Given this code:
// Decode the text string
string test = "Version 21.1.0 - 2021 Edition (22nd March 2021)";
string[] textitems = test.Split(' ');
// The text should split down like this:
// [0] Version
// [1] 21.1.0
// [2] -
// [3] 2021
// [4] Edition
// [5] (22nd
// [6] March
// [7] 2021)
I have created a enum
to use:
enum UpdateInfo
{
Version = 1,
Edition = 3,
Day = 5,
Month = 6,
Year = 7
}
The information I am interested in is:
Version
and Edition
are straightforward:
writer.WriteAttributeString("Version", textitems[(int)UpdateInfo.Version]);
writer.WriteAttributeString("Edition", textitems[(int)UpdateInfo.Edition]);
But the Date
is not.

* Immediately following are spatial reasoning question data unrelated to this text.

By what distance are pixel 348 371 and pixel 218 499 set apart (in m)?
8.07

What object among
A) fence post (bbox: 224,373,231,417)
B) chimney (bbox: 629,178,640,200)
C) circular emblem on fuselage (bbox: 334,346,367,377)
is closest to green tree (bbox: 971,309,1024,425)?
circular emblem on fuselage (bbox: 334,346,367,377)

I found out that I can't parse (eg.):
(22nd March 2021)
I want the short date so I have come up with the following code after doing research:
// Rebuild date as short date
// Day - strip off "(" and "st", "nd", "rd" or "th"
string day = string.Empty;
for (int i = 0; i < textitems[(int)UpdateInfo.Day].Length; i++)
{
if (Char.IsDigit(textitems[(int)UpdateInfo.Day][i]))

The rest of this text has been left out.